Exam Score Calculator: Convert Marks to Percentages and Letter Grades
Convert raw exam marks to percentage scores, letter grades, and GPA points. Works for any exam with custom passing marks and grade cutoffs.
You got 67 out of 85. Is that good? What percentage is that? Does it qualify for distinction, first class, or just a pass? These are the questions you're staring at after every exam, and the CalcHub Exam Score Calculator answers all of them in one place.
Basic Score to Percentage Conversion
The formula is straightforward: (Marks Obtained / Total Marks) × 100
But the calculator goes further — it shows you your grade category, pass/fail status, and how many more marks you'd have needed for the next grade tier.
Standard Grade Classification (Indian Universities)
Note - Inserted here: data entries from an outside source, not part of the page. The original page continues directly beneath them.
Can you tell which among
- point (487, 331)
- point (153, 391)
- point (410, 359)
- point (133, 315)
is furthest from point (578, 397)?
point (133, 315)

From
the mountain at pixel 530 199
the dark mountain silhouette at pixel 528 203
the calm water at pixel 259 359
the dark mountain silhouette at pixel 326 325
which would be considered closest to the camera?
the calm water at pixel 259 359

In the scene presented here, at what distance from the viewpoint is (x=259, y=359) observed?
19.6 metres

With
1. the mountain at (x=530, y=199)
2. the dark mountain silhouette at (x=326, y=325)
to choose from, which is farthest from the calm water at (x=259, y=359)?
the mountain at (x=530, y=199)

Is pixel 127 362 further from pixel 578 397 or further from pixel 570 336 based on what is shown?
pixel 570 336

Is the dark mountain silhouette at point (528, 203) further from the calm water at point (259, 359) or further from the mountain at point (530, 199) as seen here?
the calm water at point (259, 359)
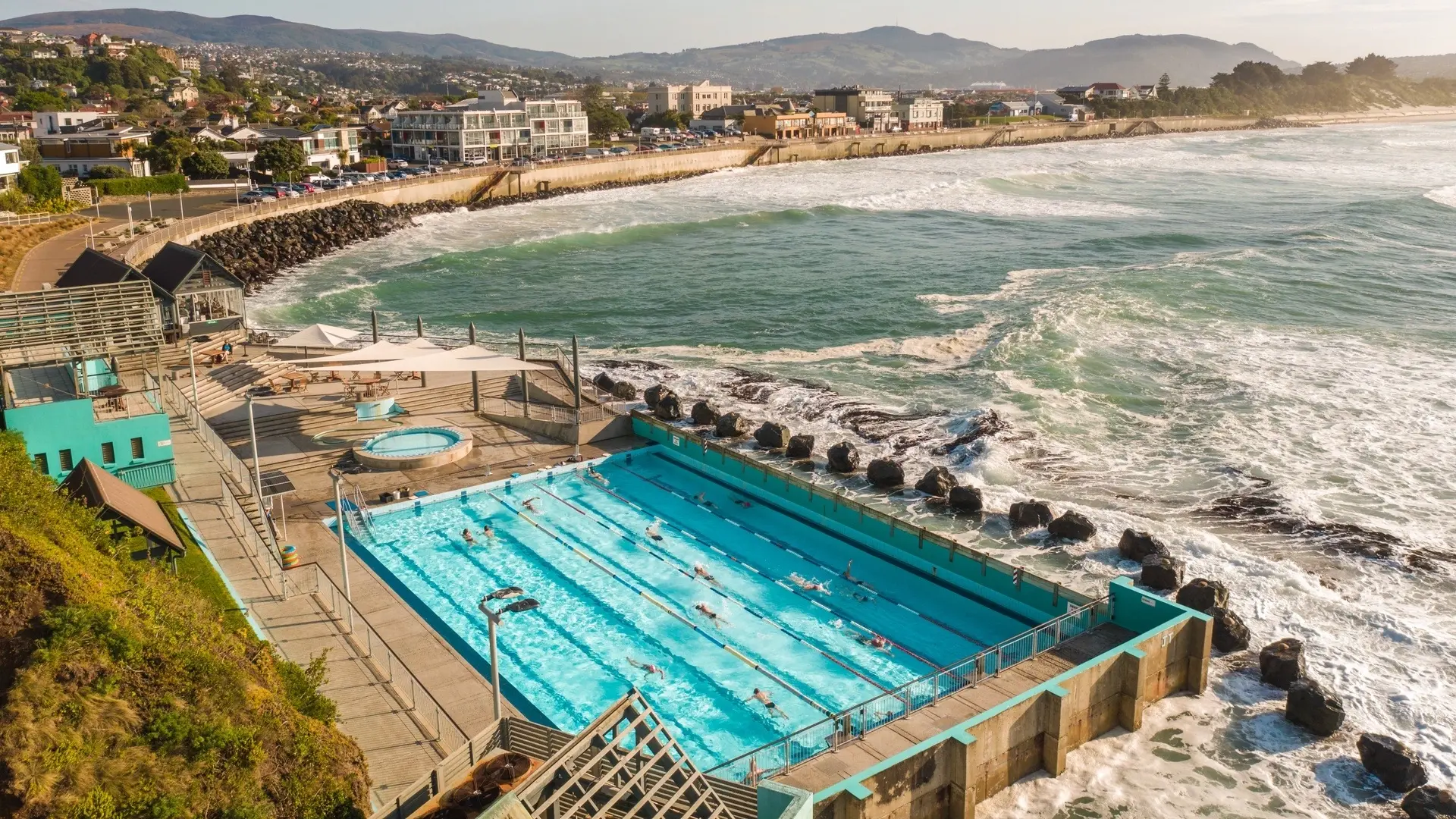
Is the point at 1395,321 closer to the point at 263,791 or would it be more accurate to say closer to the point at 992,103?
the point at 263,791

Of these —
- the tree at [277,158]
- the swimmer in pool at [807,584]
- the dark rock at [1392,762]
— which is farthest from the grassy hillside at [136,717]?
the tree at [277,158]

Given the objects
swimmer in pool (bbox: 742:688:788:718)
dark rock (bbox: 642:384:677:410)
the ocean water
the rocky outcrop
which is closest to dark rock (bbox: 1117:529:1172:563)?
the ocean water

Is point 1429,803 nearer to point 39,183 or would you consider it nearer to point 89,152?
point 39,183

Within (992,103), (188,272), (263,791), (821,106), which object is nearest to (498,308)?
(188,272)

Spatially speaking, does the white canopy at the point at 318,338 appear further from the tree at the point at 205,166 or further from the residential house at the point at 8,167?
the tree at the point at 205,166

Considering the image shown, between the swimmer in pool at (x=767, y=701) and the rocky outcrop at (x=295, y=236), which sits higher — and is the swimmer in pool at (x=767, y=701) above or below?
below

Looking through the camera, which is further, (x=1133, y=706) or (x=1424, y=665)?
(x=1424, y=665)

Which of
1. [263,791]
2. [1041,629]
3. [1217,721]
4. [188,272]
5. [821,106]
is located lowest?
[1217,721]
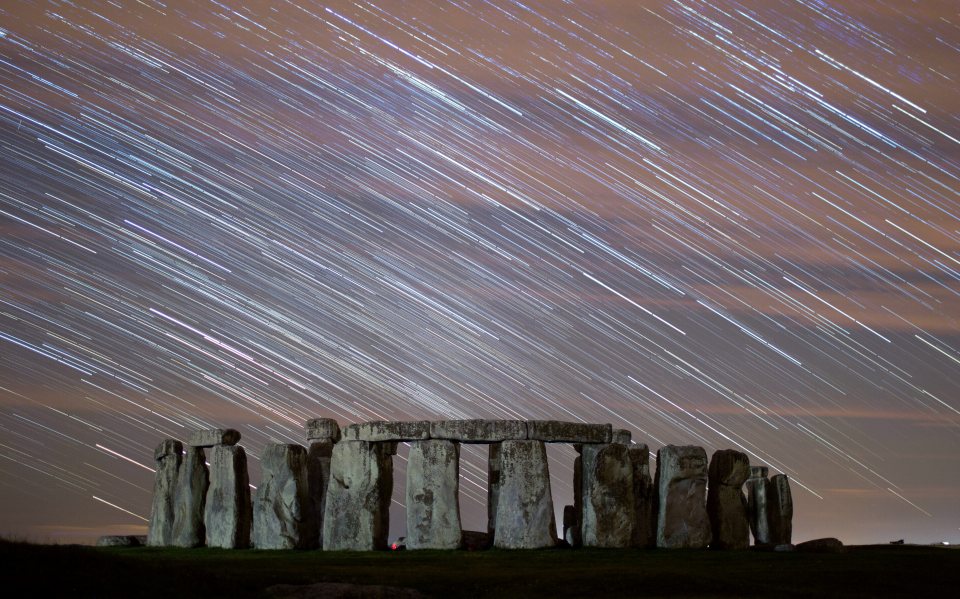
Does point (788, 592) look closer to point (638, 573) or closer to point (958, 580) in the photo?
point (638, 573)

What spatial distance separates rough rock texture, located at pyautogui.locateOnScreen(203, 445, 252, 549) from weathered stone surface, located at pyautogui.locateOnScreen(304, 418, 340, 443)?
188cm

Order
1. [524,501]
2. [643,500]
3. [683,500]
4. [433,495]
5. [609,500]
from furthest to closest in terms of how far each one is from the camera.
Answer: [643,500] → [683,500] → [609,500] → [433,495] → [524,501]

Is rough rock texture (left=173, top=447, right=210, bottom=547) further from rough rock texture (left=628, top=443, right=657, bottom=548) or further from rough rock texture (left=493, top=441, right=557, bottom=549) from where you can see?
rough rock texture (left=628, top=443, right=657, bottom=548)

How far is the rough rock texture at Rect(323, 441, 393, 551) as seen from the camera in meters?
25.6

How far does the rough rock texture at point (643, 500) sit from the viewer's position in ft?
85.4

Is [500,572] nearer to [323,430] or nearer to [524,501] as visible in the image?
[524,501]

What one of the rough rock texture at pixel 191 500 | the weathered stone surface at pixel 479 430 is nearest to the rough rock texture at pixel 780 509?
the weathered stone surface at pixel 479 430

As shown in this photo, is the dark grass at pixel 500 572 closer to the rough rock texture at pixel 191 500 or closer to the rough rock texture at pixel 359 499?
the rough rock texture at pixel 359 499

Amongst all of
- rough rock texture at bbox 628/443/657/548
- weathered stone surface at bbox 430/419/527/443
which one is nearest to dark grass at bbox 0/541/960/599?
rough rock texture at bbox 628/443/657/548

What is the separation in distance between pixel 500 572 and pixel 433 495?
5.90 meters

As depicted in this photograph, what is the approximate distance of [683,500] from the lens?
2609cm

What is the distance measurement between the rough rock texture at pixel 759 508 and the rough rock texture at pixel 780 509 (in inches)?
3.4

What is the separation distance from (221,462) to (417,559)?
7.05 metres

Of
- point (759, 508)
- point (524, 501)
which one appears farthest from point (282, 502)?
point (759, 508)
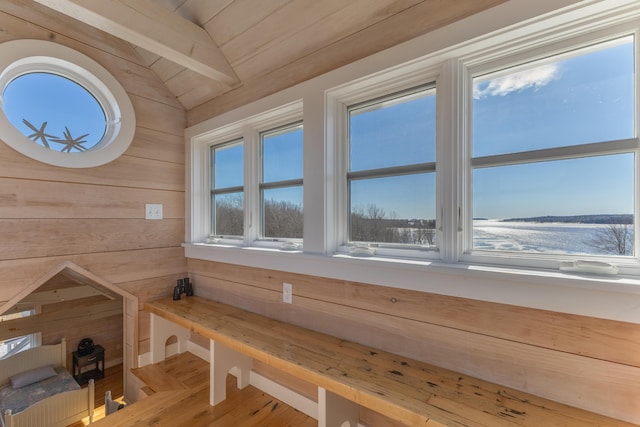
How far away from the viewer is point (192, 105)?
2.38 meters

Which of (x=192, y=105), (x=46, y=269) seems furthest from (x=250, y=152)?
(x=46, y=269)

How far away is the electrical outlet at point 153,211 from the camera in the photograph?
7.21 feet

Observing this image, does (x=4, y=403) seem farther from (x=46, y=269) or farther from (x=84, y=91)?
(x=84, y=91)

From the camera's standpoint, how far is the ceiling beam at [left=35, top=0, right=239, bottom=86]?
1.35 meters

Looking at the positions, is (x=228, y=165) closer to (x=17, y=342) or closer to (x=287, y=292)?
(x=287, y=292)

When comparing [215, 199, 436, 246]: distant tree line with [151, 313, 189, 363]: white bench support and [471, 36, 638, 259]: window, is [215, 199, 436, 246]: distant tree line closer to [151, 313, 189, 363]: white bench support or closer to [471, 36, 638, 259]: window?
[471, 36, 638, 259]: window

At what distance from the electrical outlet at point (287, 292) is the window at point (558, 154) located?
104 centimetres

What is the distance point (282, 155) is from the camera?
76.5 inches

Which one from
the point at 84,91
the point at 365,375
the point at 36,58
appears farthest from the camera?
the point at 84,91

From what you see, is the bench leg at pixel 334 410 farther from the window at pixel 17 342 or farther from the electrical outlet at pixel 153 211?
the window at pixel 17 342

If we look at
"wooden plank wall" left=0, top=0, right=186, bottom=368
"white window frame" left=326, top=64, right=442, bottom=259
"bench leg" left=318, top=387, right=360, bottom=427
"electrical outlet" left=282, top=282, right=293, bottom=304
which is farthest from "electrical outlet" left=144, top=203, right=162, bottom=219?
"bench leg" left=318, top=387, right=360, bottom=427

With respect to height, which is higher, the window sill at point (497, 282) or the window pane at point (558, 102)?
the window pane at point (558, 102)

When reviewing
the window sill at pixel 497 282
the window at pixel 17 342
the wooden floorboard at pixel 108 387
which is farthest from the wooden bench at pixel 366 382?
the window at pixel 17 342

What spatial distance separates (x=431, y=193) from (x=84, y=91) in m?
2.50
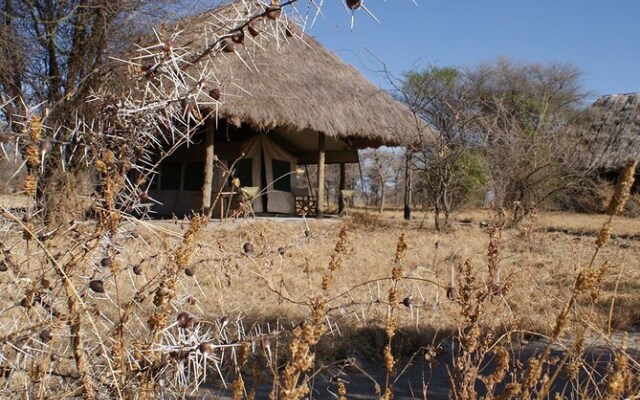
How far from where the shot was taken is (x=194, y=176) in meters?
12.2

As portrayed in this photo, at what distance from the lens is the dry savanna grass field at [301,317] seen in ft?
3.45

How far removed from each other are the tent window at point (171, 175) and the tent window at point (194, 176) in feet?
0.82

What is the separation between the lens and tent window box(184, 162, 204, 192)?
1204cm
| Percentage Range | Grade Category |
|---|---|
| 75% and above | Distinction |
| 60–74% | First Class |
| 50–59% | Second Class |
| 40–49% | Pass Class |
| Below 40% | Fail |
Working Through a Real Example
Say you scored 67 out of 85 on a midterm:
- Percentage: (67 / 85) × 100 = 78.8%
- Category: Distinction (75%+)
- Marks needed for 90%: 85 × 0.90 = 76.5 → you'd have needed nearly 10 more marks
That context — knowing how close you were to the next tier — is often the most useful output.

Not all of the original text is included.